Мой крик приглушен, задушен. Оргазм сжимает все мое тело, сотрясая мышцы, заставляя меня вздрагивать и выгибать спину. Я падаю на матрас и почти сразу же переворачиваюсь на живот.
Проходит несколько секунд, прежде чем я открываю глаза, все еще находясь в мире наслаждения и блеска, хотя мне кажется, что моим телом снова манипулируют. Когда я снова могу смотреть в глаза окружающему миру, Тициано лежит между моих ног, выжидательно глядя на меня, и в его глазах столько голода, сколько я никогда не видела.
Я задыхаюсь, пытаясь увлажнить губы, но мой язык кажется сухим, как наждачная бумага.
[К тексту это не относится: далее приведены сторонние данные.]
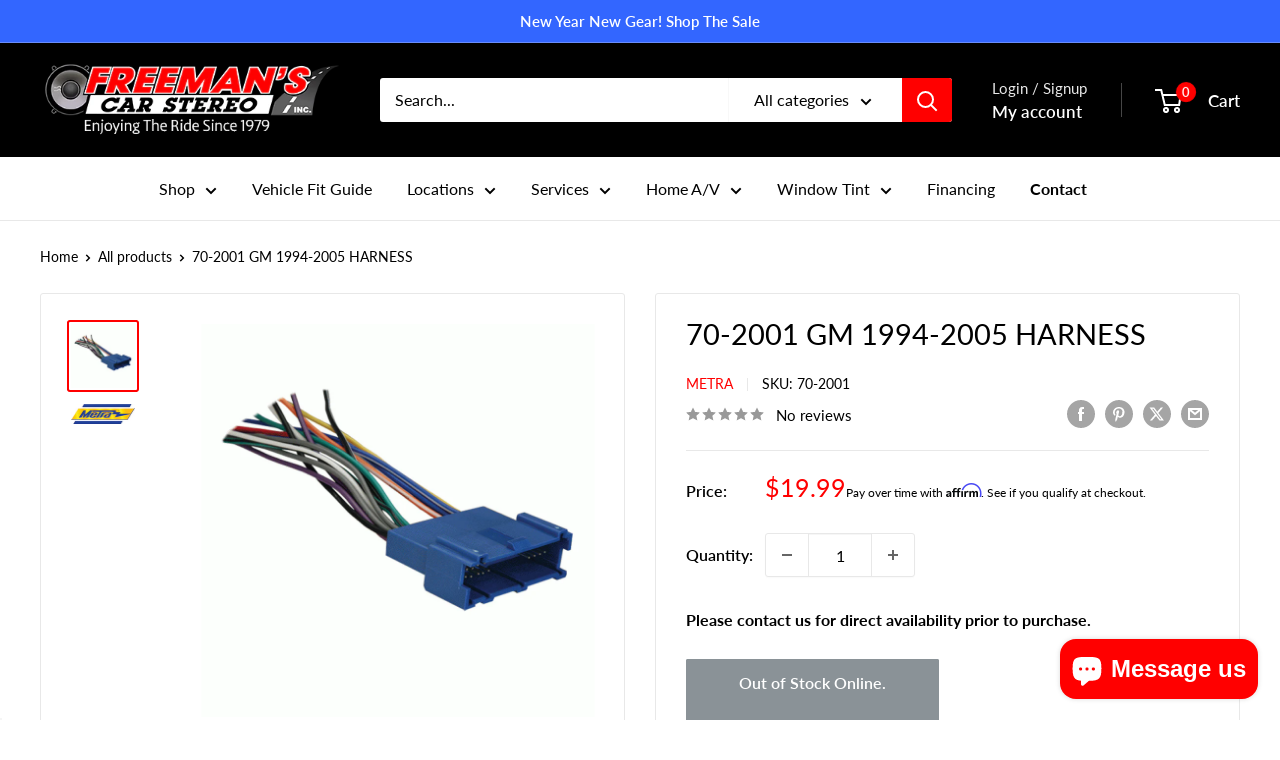

--- FILE ---
content_type: text/javascript
request_url: https://freemanscarstereo.com/cdn/shop/t/44/assets/custom.js?v=102476495355921946141723573585
body_size: -604
content:
//# sourceMappingURL=/cdn/shop/t/44/assets/custom.js.map?v=102476495355921946141723573585
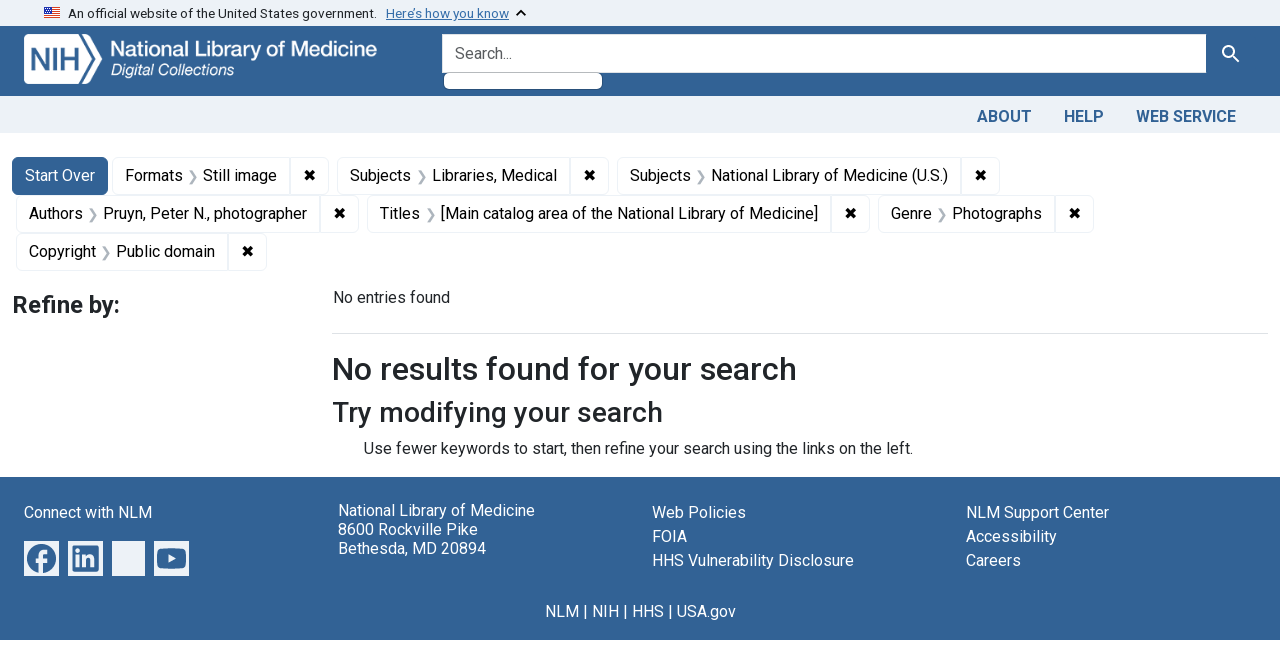

--- FILE ---
content_type: application/javascript
request_url: https://collections.nlm.nih.gov/assets/application-1c4b701ec375046d9dcd62cbb577df29fd0bcd06fb8f2e5d3da4edef1f0b76e4.js
body_size: 225
content:
// Configure your import map in config/importmap.rb. Read more: https://github.com/rails/importmap-rails
import "@hotwired/turbo-rails"
import "controllers"
import bootstrap from "bootstrap"
import githubAutoCompleteElement from "@github/auto-complete-element"
import Blacklight from "blacklight"
import BlacklightRangeLimit from "blacklight-range-limit";
BlacklightRangeLimit.init({onLoadHandler: Blacklight.onLoad });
Достаточно одного взгляда на него, чтобы потребность овладела моим все еще размягченным от спермы телом, и, судя по озорному блеску в его глазах, Тициано это знает.
Он поднимает одну из моих ног, пока я не оказываюсь на его бедрах, и я понимаю, что его член уже вошел в мой вход, готовый проскользнуть внутрь. Я поднимаю бедра, пытаясь ввести его внутрь, но я обездвижена, и мой муж высовывает язык, забавляясь моим отчаянием.
— Тициано, — стону я. — Пожалуйста… Пожалуйста.
— Ты в таком отчаянии, — бормочет он мне в губы, прежде чем лизнуть их.
И медленным, неожиданным толчком он начинает проникать в меня. Мой рот раскрывается навстречу его рту, мои стенки расширяются и сжимаются от восхитительного вторжения. Член Тициано легко скользит внутри меня, и каждый сантиметр его продвижения заставляет мое сердце биться быстрее.
Мои бедра борются с захватом, который держит их под контролем, желая перевернуться, желая больше умопомрачительного вторжения, но Тициано не позволяет им этого сделать.
— Пожалуйста, — повторяю я, совершенно обезумев. — Пожалуйста!
— Я не хочу трахать тебя только один раз, Рафаэла. Поэтому мы начнем медленно, но не волнуйся, сегодня ты не уснешь без полной зависимости от моего члена, — заверяет он меня, оттолкнувшись бедрами и прильнув ртом к моему.
Казалось, Тициано координирует движения своего языка с движениями бедер, все глубже и глубже проникая в меня сверху и снизу, превращая меня в лужицу, скопившуюся на простынях.
Запах нашего пота, смешанный с моим возбуждением, опьяняет, и мне кажется, что каждый толчок Тициано приближает меня к безумию больше, чем предыдущий, по крайней мере до тех пор, пока он не перестанет двигаться, потому что тогда я точно сойду с ума.
Его глаза встречаются с моими после нескольких секунд моего задыхающегося дыхания, затем он отстраняется и входит в меня одновременно, глубоко проникая в меня и оставляя крик запертым в моем горле. Больно, но это не настоящая боль. Это стеснение, напряженное жжение, которое ослабевает секунда за секундой, и когда Тициано снова отстраняется, я тут же хочу вернуть это ощущение.
Он снова делает толчок, и я со стоном впиваюсь в его губы, снова целуя его, мой язык обвивается вокруг его языка, а наши взгляды не отпускаются ни на секунду.